Stochastic optimization on matrices and a graphon McKean-Vlasov limit
This work provides a theoretical foundation for scaling optimization algorithms in graph-based machine learning, though it is incremental as it builds on prior graphon gradient flow results.
The paper tackles the problem of establishing deterministic limits for stochastic gradient descent on large symmetric matrices under permutation invariance, showing that under a small noise assumption, the limit corresponds to a gradient flow on graphons, and with scaled reflected Brownian noise, it extends to a McKean-Vlasov limit characterized by stochastic differential equations with reflections.

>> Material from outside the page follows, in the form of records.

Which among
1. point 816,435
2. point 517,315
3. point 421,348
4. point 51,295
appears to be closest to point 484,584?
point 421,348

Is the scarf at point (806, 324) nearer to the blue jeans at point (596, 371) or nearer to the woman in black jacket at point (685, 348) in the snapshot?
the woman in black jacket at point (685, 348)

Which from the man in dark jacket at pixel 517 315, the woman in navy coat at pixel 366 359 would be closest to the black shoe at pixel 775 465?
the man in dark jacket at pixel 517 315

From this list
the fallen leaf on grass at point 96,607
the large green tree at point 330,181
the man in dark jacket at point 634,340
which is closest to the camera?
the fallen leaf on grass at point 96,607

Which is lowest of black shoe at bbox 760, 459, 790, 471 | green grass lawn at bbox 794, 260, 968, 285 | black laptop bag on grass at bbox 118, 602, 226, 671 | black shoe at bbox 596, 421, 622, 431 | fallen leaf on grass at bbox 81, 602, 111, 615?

We consider stochastic gradient descents on the space of large symmetric matrices of suitable functions that are invariant under permuting the rows and columns using the same permutation. We establish deterministic limits of these random curves as the dimensions of the matrices go to infinity while the entries remain bounded. Under a ``small noise'' assumption the limit is shown to be the gradient flow of functions on graphons whose existence was established in Oh, Somani, Pal, and Tripathi, \texit{J Theor Probab 37, 1469--1522 (2024)}. We also consider limits of stochastic gradient descents with added properly scaled reflected Brownian noise. The limiting curve of graphons is characterized by a family of stochastic differential equations with reflections and can be thought of as an extension of the classical McKean-Vlasov limit for interacting diffusions to the graphon setting. The proofs introduce a family of infinite-dimensional exchangeable arrays of reflected diffusions and a novel notion of propagation of chaos for large matrices of diffusions converging to such arrays in a suitable sense.